= Migliorismo =

Moderate or right-wing faction of the Italian Communist Party

Migliorismo was a tendency within the Italian Communist Party (PCI). Its founder and first leader was Giorgio Amendola, and it counted among its members the likes of Gerardo Chiaromonte, Emanuele Macaluso, and Giorgio Napolitano. Napolitano went on to become the second longest-serving and longest-lived president in the history of the Italian Republic, as well as the first president of Italy to have been a former PCI member. Due to the relatively moderate and reformist views of its adherents, it was referred to as the right wing of the PCI. Apart from Amendola, Chiaromonte, Macaluso, and Napolitano, other notable miglioristi included Nilde Iotti, Giancarlo Pajetta, and Luciano Lama. After the death of Amendola in 1980, Napolitano became its main leader.

== Overview ==
Migliorismo, roughly translated as betterism or meliorism in English, has been described as the reformist, moderate, and modernizing faction on the right wing of the PCI, which was inspired by the values of democratic socialism, looked favourably to social democracy, and was interested in revisionist Marxism. It is identified with Napolitano as one of its main leaders. Their aim was to reform and improve, hence the miglioristi name or improvers in English, capitalism by gradualist means.

Riformista (reformist in English) lays its origins in the history of the Marxist labour movement, having been described as the political-ideological movement, formed within the socialist tradition, in opposition to revolutionism. For those revolutionaries, migliorismo was a disparaging term. Pietro Ingrao coined the term, to which the philosopher Salvatore Veca then gave this definition: "It is utopian to think of different models of society, let's rather improve the one we have."

**Request 1**
Using the passage on Migliorismo, decide whether each statement agrees with it, answering yes or no and quoting the words that settle it.
(a) Giorgio Amendola was the founder of the tendency.
(b) Nilde Iotti became its main leader after Amendola died.
(c) Salvatore Veca coined the term "migliorismo."
**Request 2**
Answer these questions from the passage on Migliorismo.
(a) Within which party was Migliorismo a tendency?
(b) What English words roughly translate "migliorismo"?
(c) Which philosopher gave the term a definition?
**Request 3**
Pick up the passage on Migliorismo after its last sentence and carry it forward.
The lines placed after this passage serve no purpose in the exercise.

**Supplied information**

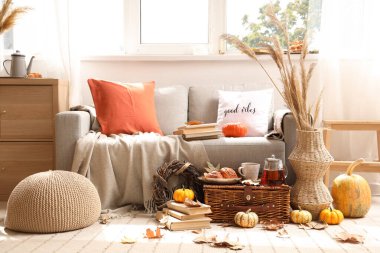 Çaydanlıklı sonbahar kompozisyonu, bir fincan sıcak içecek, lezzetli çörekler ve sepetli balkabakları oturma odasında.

**Your response 1**
(a) Yes: "Its founder and first leader was Giorgio Amendola"
(b) No: "After the death of Amendola in 1980, Napolitano became its main leader."
(c) No: "Pietro Ingrao coined the term"

**Your response 2**
(a) The Italian Communist Party (PCI)
(b) Betterism or meliorism
(c) Salvatore Veca

**Your response 3**
== Origins within the PCI ==
The name migliorismo, which was coined with a slightly mocking intent, derives from the Italian verb migliorare ("to improve", which is the root of the English word ameliorate) because its main goal was to improve the Italian capitalist system from the inside, by means of gradual reforms, according to a social-democratic programme rather than full-scale revolution. Its origins lay in the ideas of Amendola, a prominent PCI leader during the post-World War II period, who discussed gradually abandoning orthodox Marxism–Leninism in favour of social-democratic and reformist theories. They also looked favourably towards the Nordic model. They argued that their reformist means, rather than revolution, were the party's better path to its ultimate socialist goals.

These ideas were suited for making alliances with more moderate centre-left parties, such as the Italian Socialist Party (PSI) and the Italian Democratic Socialist Party (PSDI); both the PSI and PSDI were member parties of the Organic centre-left (the first centre-left government in the history of the Italian Republic) led by Aldo Moro and Christian Democracy (DC) in the 1960s, to which the PCI at times gave external support. Consequently, migliorismo received extensive derogatory treatment from the revolutionary left-wing of the PCI, which was led by Ingrao. The miglioristi received some modest support from the pro-Soviet wing of the party in the days when it was headed by Armando Cossutta. They were at times in contrast with the positions of the likes of Ingrao, Enrico Berlinguer, and Luigi Longo.

During the early 1980s, there were frequent conflicts between Berlinguer, the PCI secretary, and the exponents of migliorismo, who criticized Berlinguer's renunciation of the Historic Compromise with Moro and the DC and his ongoing hostility to Bettino Craxi, the then leader of the PSI. The miglioristi believed that the party had allowed Craxi to monopolize the concept of modernization in politics through craxismo, thereby leaving it unable to properly interpret the social and economic changes that had occurred in Italy. According to some critics, Craxi used the miglioristi as a tool to hamper Berlinguer. During the mid-1980s, the miglioristi were also concerned about the PCI's electoral prospects, fearing long-term declines like the French Communist Party and the Communist Party of Spain. The PCI peaked in 1976 with 34% of the vote but by 1978 and 1979, after the kidnapping and murder of Moro, a decline had begun; by 1991, the year of the PCI's dissolution, the party was reduced to 22% of the vote.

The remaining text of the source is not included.